# GIVEN TEXT
** Begin **

Re: [PATCH RFC v4 12/15] arm64: psci: Ignore DENIED CPUs

From: Jonathan Cameron
Date: Thu Apr 11 2024 - 07:35:45 EST


On Wed, 31 Jan 2024 16:50:38 +0000
Russell King (Oracle) <rmk+kernel@xxxxxxxxxxxxxxx> wrote:

> From: Jean-Philippe Brucker <jean-philippe@xxxxxxxxxx>
>
> When a CPU is marked as disabled, but online capable in the MADT, PSCI
> applies some firmware policy to control when it can be brought online.
> PSCI returns DENIED to a CPU_ON request if this is not currently
> permitted. The OS can learn the current policy from the _STA enabled bit.
>
> Handle the PSCI DENIED return code gracefully instead of printing an
> error.
>
> See https://developer.arm.com/documentation/den0022/f/?lang=en page 58.
>
> Signed-off-by: Jean-Philippe Brucker <jean-philippe@xxxxxxxxxx>
> [ morse: Rewrote commit message ]
> Signed-off-by: James Morse <james.morse@xxxxxxx>
> Tested-by: Miguel Luis <miguel.luis@xxxxxxxxxx>
> Tested-by: Vishnu Pajjuri <vishnu@xxxxxxxxxxxxxxxxxxxxxx>
> Tested-by: Jianyong Wu <jianyong.wu@xxxxxxx>
> Reviewed-by: Jonathan Cameron <Jonathan.Cameron@xxxxxxxxxx>
> Signed-off-by: Russell King (Oracle) <rmk+kernel@xxxxxxxxxxxxxxx>
> ---

This change to return failure from __cpu_up in non error cases exposes
an possible issue with cpu_up() in kernel/cpu.c in that it brings the numa node
before we try (and fail) to bring up CPUs that may be denied.

We could try offlining the numa node on error, or just register it later.

Currently I'm testing this change which I think is harmless for cases that don't
fail the cpu_up()

For the cpu hotplug path note the node only comes online wiht the cpu online, not
the earlier hotplug. Reasonable given there is nothing online in the node before
that point.

** End **

# CHALLENGE A
In the patch reply, give everything from "From: Jonathan Cameron" down to "the _STA enabled bit." again, with "PSCI" renamed to "the firmware interface".
# CHALLENGE B
According to the patch reply, what does PSCI return to a CPU_ON request when bringing the CPU online is not currently permitted?
# CHALLENGE C
In the patch reply, why is it reasonable that, on the CPU hotplug path, the node comes online only when the CPU comes online and not at the earlier hotplug?

# RECORDS
** Begin **

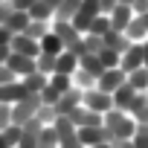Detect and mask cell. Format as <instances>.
Instances as JSON below:
<instances>
[{"instance_id":"1","label":"cell","mask_w":148,"mask_h":148,"mask_svg":"<svg viewBox=\"0 0 148 148\" xmlns=\"http://www.w3.org/2000/svg\"><path fill=\"white\" fill-rule=\"evenodd\" d=\"M102 128L108 131V142L113 145V142H119V139H131L134 136V131H136V122L125 113V110H108L105 116H102Z\"/></svg>"},{"instance_id":"2","label":"cell","mask_w":148,"mask_h":148,"mask_svg":"<svg viewBox=\"0 0 148 148\" xmlns=\"http://www.w3.org/2000/svg\"><path fill=\"white\" fill-rule=\"evenodd\" d=\"M41 96L38 93H29L26 99H21L18 105H12V122L15 125H26L29 119H35L38 116V110H41Z\"/></svg>"},{"instance_id":"3","label":"cell","mask_w":148,"mask_h":148,"mask_svg":"<svg viewBox=\"0 0 148 148\" xmlns=\"http://www.w3.org/2000/svg\"><path fill=\"white\" fill-rule=\"evenodd\" d=\"M82 105H84L87 110L105 116L108 110H113V96L105 93V90H99V87H93V90H84V93H82Z\"/></svg>"},{"instance_id":"4","label":"cell","mask_w":148,"mask_h":148,"mask_svg":"<svg viewBox=\"0 0 148 148\" xmlns=\"http://www.w3.org/2000/svg\"><path fill=\"white\" fill-rule=\"evenodd\" d=\"M125 84H128V73H125L122 67H110V70H105L102 76L96 79V87L105 90V93H110V96H113L119 87H125Z\"/></svg>"},{"instance_id":"5","label":"cell","mask_w":148,"mask_h":148,"mask_svg":"<svg viewBox=\"0 0 148 148\" xmlns=\"http://www.w3.org/2000/svg\"><path fill=\"white\" fill-rule=\"evenodd\" d=\"M67 119L76 125V128H96V125H102V113H93V110H87L84 105L73 108V110L67 113Z\"/></svg>"},{"instance_id":"6","label":"cell","mask_w":148,"mask_h":148,"mask_svg":"<svg viewBox=\"0 0 148 148\" xmlns=\"http://www.w3.org/2000/svg\"><path fill=\"white\" fill-rule=\"evenodd\" d=\"M26 96H29V90H26V84L21 79H15L9 84H0V102H3V105H18Z\"/></svg>"},{"instance_id":"7","label":"cell","mask_w":148,"mask_h":148,"mask_svg":"<svg viewBox=\"0 0 148 148\" xmlns=\"http://www.w3.org/2000/svg\"><path fill=\"white\" fill-rule=\"evenodd\" d=\"M6 67L15 73L18 79H26L29 73H35V58H29V55H21V52H9V58H6Z\"/></svg>"},{"instance_id":"8","label":"cell","mask_w":148,"mask_h":148,"mask_svg":"<svg viewBox=\"0 0 148 148\" xmlns=\"http://www.w3.org/2000/svg\"><path fill=\"white\" fill-rule=\"evenodd\" d=\"M9 49L12 52H21V55H29V58H38V52H41V44L35 41V38H29V35H15L12 38V44H9Z\"/></svg>"},{"instance_id":"9","label":"cell","mask_w":148,"mask_h":148,"mask_svg":"<svg viewBox=\"0 0 148 148\" xmlns=\"http://www.w3.org/2000/svg\"><path fill=\"white\" fill-rule=\"evenodd\" d=\"M142 44H145V41H142ZM142 44H131V47L122 52L119 67H122L125 73H134V70H139V67H142Z\"/></svg>"},{"instance_id":"10","label":"cell","mask_w":148,"mask_h":148,"mask_svg":"<svg viewBox=\"0 0 148 148\" xmlns=\"http://www.w3.org/2000/svg\"><path fill=\"white\" fill-rule=\"evenodd\" d=\"M79 105H82V90L70 87L67 93H61V99H58V102H55L52 108H55V113H58V116H67V113H70L73 108H79Z\"/></svg>"},{"instance_id":"11","label":"cell","mask_w":148,"mask_h":148,"mask_svg":"<svg viewBox=\"0 0 148 148\" xmlns=\"http://www.w3.org/2000/svg\"><path fill=\"white\" fill-rule=\"evenodd\" d=\"M108 18H110V26H113L116 32H125V26L134 21V9H131V6H125V3H116V6H113V12H110Z\"/></svg>"},{"instance_id":"12","label":"cell","mask_w":148,"mask_h":148,"mask_svg":"<svg viewBox=\"0 0 148 148\" xmlns=\"http://www.w3.org/2000/svg\"><path fill=\"white\" fill-rule=\"evenodd\" d=\"M79 70V55L73 49H64L61 55H55V73H61V76H73V73Z\"/></svg>"},{"instance_id":"13","label":"cell","mask_w":148,"mask_h":148,"mask_svg":"<svg viewBox=\"0 0 148 148\" xmlns=\"http://www.w3.org/2000/svg\"><path fill=\"white\" fill-rule=\"evenodd\" d=\"M128 116H131L136 125H148V93H136V102L131 105Z\"/></svg>"},{"instance_id":"14","label":"cell","mask_w":148,"mask_h":148,"mask_svg":"<svg viewBox=\"0 0 148 148\" xmlns=\"http://www.w3.org/2000/svg\"><path fill=\"white\" fill-rule=\"evenodd\" d=\"M29 12H21V9H12V15H9V21L3 23L12 35H21V32H26V26H29Z\"/></svg>"},{"instance_id":"15","label":"cell","mask_w":148,"mask_h":148,"mask_svg":"<svg viewBox=\"0 0 148 148\" xmlns=\"http://www.w3.org/2000/svg\"><path fill=\"white\" fill-rule=\"evenodd\" d=\"M79 139H82L84 148L87 145H96V142H108V131L102 125H96V128H79Z\"/></svg>"},{"instance_id":"16","label":"cell","mask_w":148,"mask_h":148,"mask_svg":"<svg viewBox=\"0 0 148 148\" xmlns=\"http://www.w3.org/2000/svg\"><path fill=\"white\" fill-rule=\"evenodd\" d=\"M38 44H41V52H47V55H61V52L67 49V47H64V41H61L52 29H49V32H47Z\"/></svg>"},{"instance_id":"17","label":"cell","mask_w":148,"mask_h":148,"mask_svg":"<svg viewBox=\"0 0 148 148\" xmlns=\"http://www.w3.org/2000/svg\"><path fill=\"white\" fill-rule=\"evenodd\" d=\"M134 102H136V90H131L128 84H125V87H119V90L113 93V108H116V110H125V113H128Z\"/></svg>"},{"instance_id":"18","label":"cell","mask_w":148,"mask_h":148,"mask_svg":"<svg viewBox=\"0 0 148 148\" xmlns=\"http://www.w3.org/2000/svg\"><path fill=\"white\" fill-rule=\"evenodd\" d=\"M128 87L136 93H148V67H139L134 73H128Z\"/></svg>"},{"instance_id":"19","label":"cell","mask_w":148,"mask_h":148,"mask_svg":"<svg viewBox=\"0 0 148 148\" xmlns=\"http://www.w3.org/2000/svg\"><path fill=\"white\" fill-rule=\"evenodd\" d=\"M79 67H82V70H87L90 76H96V79L105 73V67H102V61H99V55H96V52H84V55L79 58Z\"/></svg>"},{"instance_id":"20","label":"cell","mask_w":148,"mask_h":148,"mask_svg":"<svg viewBox=\"0 0 148 148\" xmlns=\"http://www.w3.org/2000/svg\"><path fill=\"white\" fill-rule=\"evenodd\" d=\"M52 128H55V134H58V142H64V139H70V136H76V134H79V128L73 125L67 116H55Z\"/></svg>"},{"instance_id":"21","label":"cell","mask_w":148,"mask_h":148,"mask_svg":"<svg viewBox=\"0 0 148 148\" xmlns=\"http://www.w3.org/2000/svg\"><path fill=\"white\" fill-rule=\"evenodd\" d=\"M29 18H32V21H49V23H52V21H55V9L47 3V0H38V3L29 9Z\"/></svg>"},{"instance_id":"22","label":"cell","mask_w":148,"mask_h":148,"mask_svg":"<svg viewBox=\"0 0 148 148\" xmlns=\"http://www.w3.org/2000/svg\"><path fill=\"white\" fill-rule=\"evenodd\" d=\"M73 87L82 90V93H84V90H93V87H96V76H90L87 70H82V67H79L76 73H73Z\"/></svg>"},{"instance_id":"23","label":"cell","mask_w":148,"mask_h":148,"mask_svg":"<svg viewBox=\"0 0 148 148\" xmlns=\"http://www.w3.org/2000/svg\"><path fill=\"white\" fill-rule=\"evenodd\" d=\"M105 47H110V49H116V52L122 55V52L131 47V41L125 38V32H116V29H110V32L105 35Z\"/></svg>"},{"instance_id":"24","label":"cell","mask_w":148,"mask_h":148,"mask_svg":"<svg viewBox=\"0 0 148 148\" xmlns=\"http://www.w3.org/2000/svg\"><path fill=\"white\" fill-rule=\"evenodd\" d=\"M82 6V0H61V6L55 9V21H73Z\"/></svg>"},{"instance_id":"25","label":"cell","mask_w":148,"mask_h":148,"mask_svg":"<svg viewBox=\"0 0 148 148\" xmlns=\"http://www.w3.org/2000/svg\"><path fill=\"white\" fill-rule=\"evenodd\" d=\"M21 82L26 84V90H29V93H41V90L47 87L49 76H44V73H38V70H35V73H29V76H26V79H21Z\"/></svg>"},{"instance_id":"26","label":"cell","mask_w":148,"mask_h":148,"mask_svg":"<svg viewBox=\"0 0 148 148\" xmlns=\"http://www.w3.org/2000/svg\"><path fill=\"white\" fill-rule=\"evenodd\" d=\"M49 29H52V23H49V21H29V26H26V32H23V35H29V38L41 41Z\"/></svg>"},{"instance_id":"27","label":"cell","mask_w":148,"mask_h":148,"mask_svg":"<svg viewBox=\"0 0 148 148\" xmlns=\"http://www.w3.org/2000/svg\"><path fill=\"white\" fill-rule=\"evenodd\" d=\"M35 70L44 73V76H52V73H55V55L38 52V58H35Z\"/></svg>"},{"instance_id":"28","label":"cell","mask_w":148,"mask_h":148,"mask_svg":"<svg viewBox=\"0 0 148 148\" xmlns=\"http://www.w3.org/2000/svg\"><path fill=\"white\" fill-rule=\"evenodd\" d=\"M47 84H49L55 93H67V90L73 87V76H61V73H52Z\"/></svg>"},{"instance_id":"29","label":"cell","mask_w":148,"mask_h":148,"mask_svg":"<svg viewBox=\"0 0 148 148\" xmlns=\"http://www.w3.org/2000/svg\"><path fill=\"white\" fill-rule=\"evenodd\" d=\"M96 55H99V61H102V67H105V70H110V67H119V58H122V55H119L116 49H110V47H102Z\"/></svg>"},{"instance_id":"30","label":"cell","mask_w":148,"mask_h":148,"mask_svg":"<svg viewBox=\"0 0 148 148\" xmlns=\"http://www.w3.org/2000/svg\"><path fill=\"white\" fill-rule=\"evenodd\" d=\"M38 148H58V134L52 125H44V131L38 136Z\"/></svg>"},{"instance_id":"31","label":"cell","mask_w":148,"mask_h":148,"mask_svg":"<svg viewBox=\"0 0 148 148\" xmlns=\"http://www.w3.org/2000/svg\"><path fill=\"white\" fill-rule=\"evenodd\" d=\"M110 29H113V26H110V18H108V15H99V18H93V23H90V35H99V38H105Z\"/></svg>"},{"instance_id":"32","label":"cell","mask_w":148,"mask_h":148,"mask_svg":"<svg viewBox=\"0 0 148 148\" xmlns=\"http://www.w3.org/2000/svg\"><path fill=\"white\" fill-rule=\"evenodd\" d=\"M79 15H84V18H99L102 15V6H99V0H82V6H79Z\"/></svg>"},{"instance_id":"33","label":"cell","mask_w":148,"mask_h":148,"mask_svg":"<svg viewBox=\"0 0 148 148\" xmlns=\"http://www.w3.org/2000/svg\"><path fill=\"white\" fill-rule=\"evenodd\" d=\"M131 142H134V148H148V125H136Z\"/></svg>"},{"instance_id":"34","label":"cell","mask_w":148,"mask_h":148,"mask_svg":"<svg viewBox=\"0 0 148 148\" xmlns=\"http://www.w3.org/2000/svg\"><path fill=\"white\" fill-rule=\"evenodd\" d=\"M102 47H105V38H99V35H90V32L84 35V49H87V52H99Z\"/></svg>"},{"instance_id":"35","label":"cell","mask_w":148,"mask_h":148,"mask_svg":"<svg viewBox=\"0 0 148 148\" xmlns=\"http://www.w3.org/2000/svg\"><path fill=\"white\" fill-rule=\"evenodd\" d=\"M9 125H15V122H12V105H3V102H0V131H6Z\"/></svg>"},{"instance_id":"36","label":"cell","mask_w":148,"mask_h":148,"mask_svg":"<svg viewBox=\"0 0 148 148\" xmlns=\"http://www.w3.org/2000/svg\"><path fill=\"white\" fill-rule=\"evenodd\" d=\"M18 76H15V73L6 67V64H0V84H9V82H15Z\"/></svg>"},{"instance_id":"37","label":"cell","mask_w":148,"mask_h":148,"mask_svg":"<svg viewBox=\"0 0 148 148\" xmlns=\"http://www.w3.org/2000/svg\"><path fill=\"white\" fill-rule=\"evenodd\" d=\"M9 3H12V9H21V12H29L35 3H38V0H9Z\"/></svg>"},{"instance_id":"38","label":"cell","mask_w":148,"mask_h":148,"mask_svg":"<svg viewBox=\"0 0 148 148\" xmlns=\"http://www.w3.org/2000/svg\"><path fill=\"white\" fill-rule=\"evenodd\" d=\"M9 15H12V3H9V0H3V3H0V26L9 21Z\"/></svg>"},{"instance_id":"39","label":"cell","mask_w":148,"mask_h":148,"mask_svg":"<svg viewBox=\"0 0 148 148\" xmlns=\"http://www.w3.org/2000/svg\"><path fill=\"white\" fill-rule=\"evenodd\" d=\"M58 148H84V145H82V139H79V134H76V136H70V139L58 142Z\"/></svg>"},{"instance_id":"40","label":"cell","mask_w":148,"mask_h":148,"mask_svg":"<svg viewBox=\"0 0 148 148\" xmlns=\"http://www.w3.org/2000/svg\"><path fill=\"white\" fill-rule=\"evenodd\" d=\"M131 9H134V15H145L148 12V0H134Z\"/></svg>"},{"instance_id":"41","label":"cell","mask_w":148,"mask_h":148,"mask_svg":"<svg viewBox=\"0 0 148 148\" xmlns=\"http://www.w3.org/2000/svg\"><path fill=\"white\" fill-rule=\"evenodd\" d=\"M12 38H15V35H12L6 26H0V47H9V44H12Z\"/></svg>"},{"instance_id":"42","label":"cell","mask_w":148,"mask_h":148,"mask_svg":"<svg viewBox=\"0 0 148 148\" xmlns=\"http://www.w3.org/2000/svg\"><path fill=\"white\" fill-rule=\"evenodd\" d=\"M116 3H119V0H99V6H102V15H110Z\"/></svg>"},{"instance_id":"43","label":"cell","mask_w":148,"mask_h":148,"mask_svg":"<svg viewBox=\"0 0 148 148\" xmlns=\"http://www.w3.org/2000/svg\"><path fill=\"white\" fill-rule=\"evenodd\" d=\"M113 148H134V142L131 139H119V142H113Z\"/></svg>"},{"instance_id":"44","label":"cell","mask_w":148,"mask_h":148,"mask_svg":"<svg viewBox=\"0 0 148 148\" xmlns=\"http://www.w3.org/2000/svg\"><path fill=\"white\" fill-rule=\"evenodd\" d=\"M9 52H12L9 47H0V64H6V58H9Z\"/></svg>"},{"instance_id":"45","label":"cell","mask_w":148,"mask_h":148,"mask_svg":"<svg viewBox=\"0 0 148 148\" xmlns=\"http://www.w3.org/2000/svg\"><path fill=\"white\" fill-rule=\"evenodd\" d=\"M142 67H148V41L142 44Z\"/></svg>"},{"instance_id":"46","label":"cell","mask_w":148,"mask_h":148,"mask_svg":"<svg viewBox=\"0 0 148 148\" xmlns=\"http://www.w3.org/2000/svg\"><path fill=\"white\" fill-rule=\"evenodd\" d=\"M87 148H113L110 142H96V145H87Z\"/></svg>"},{"instance_id":"47","label":"cell","mask_w":148,"mask_h":148,"mask_svg":"<svg viewBox=\"0 0 148 148\" xmlns=\"http://www.w3.org/2000/svg\"><path fill=\"white\" fill-rule=\"evenodd\" d=\"M0 148H12V145L6 142V136H3V134H0Z\"/></svg>"},{"instance_id":"48","label":"cell","mask_w":148,"mask_h":148,"mask_svg":"<svg viewBox=\"0 0 148 148\" xmlns=\"http://www.w3.org/2000/svg\"><path fill=\"white\" fill-rule=\"evenodd\" d=\"M47 3H49L52 9H58V6H61V0H47Z\"/></svg>"},{"instance_id":"49","label":"cell","mask_w":148,"mask_h":148,"mask_svg":"<svg viewBox=\"0 0 148 148\" xmlns=\"http://www.w3.org/2000/svg\"><path fill=\"white\" fill-rule=\"evenodd\" d=\"M119 3H125V6H131V3H134V0H119Z\"/></svg>"},{"instance_id":"50","label":"cell","mask_w":148,"mask_h":148,"mask_svg":"<svg viewBox=\"0 0 148 148\" xmlns=\"http://www.w3.org/2000/svg\"><path fill=\"white\" fill-rule=\"evenodd\" d=\"M0 3H3V0H0Z\"/></svg>"},{"instance_id":"51","label":"cell","mask_w":148,"mask_h":148,"mask_svg":"<svg viewBox=\"0 0 148 148\" xmlns=\"http://www.w3.org/2000/svg\"><path fill=\"white\" fill-rule=\"evenodd\" d=\"M15 148H18V145H15Z\"/></svg>"}]
</instances>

** End **

# FULL SOLUTION A
From: Jonathan Cameron
Date: Thu Apr 11 2024 - 07:35:45 EST


On Wed, 31 Jan 2024 16:50:38 +0000
Russell King (Oracle) <rmk+kernel@xxxxxxxxxxxxxxx> wrote:

> From: Jean-Philippe Brucker <jean-philippe@xxxxxxxxxx>
>
> When a CPU is marked as disabled, but online capable in the MADT, the firmware interface
> applies some firmware policy to control when it can be brought online.
> the firmware interface returns DENIED to a CPU_ON request if this is not currently
> permitted. The OS can learn the current policy from the _STA enabled bit.

# FULL SOLUTION B
It returns DENIED.

# FULL SOLUTION C
Nothing in the node is online before that point.